TEXTAUSZUG
########

Seit meiner Ankunft in
Michigan vor 14 Tagen hat die Intensität der Farben der Herbstbäume bei mir einen
tiefen Eindruck hinterlassen. Vor allem von meinem ersten Hotel aus, in
Bloomfield Hills, führte der Weg zur Arbeit morgens durch die noblen Vororte
von Detroit in Oakland nach Southfield - und abends wieder zurück. Auf den
großzügig angelgten und äußerst gepflegten Grundstücken stehen traumhafte alte
Baume, die in der Morgen- und Abendsonne regelrecht leuchten. Bei diesen
Fahrten habe ich schon den Entschluss gefasst, dass ich versuchen muss, diese
Farbenpracht auch fotographisch festzuhalten, bevor die Blätter in wenigen
Wochen fallen.

########

DATENABSCHNITT
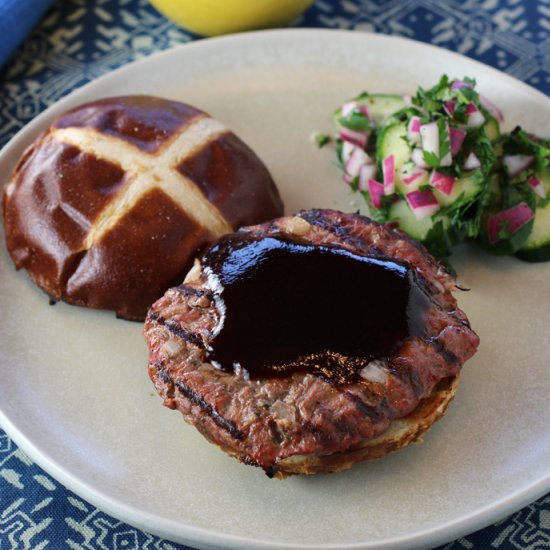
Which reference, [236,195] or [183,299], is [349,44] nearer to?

########

AUFGABE
Beantworte anhand des Textes über die Herbstfarben in Michigan diese Fragen:
1. Wie lange liegt die Ankunft in Michigan zurück?
2. In welchem Ort lag das erste Hotel?
3. Wohin führte der Weg zur Arbeit morgens?

ERGEBNIS
1. 14 Tage.
2. In Bloomfield Hills.
3. Nach Southfield.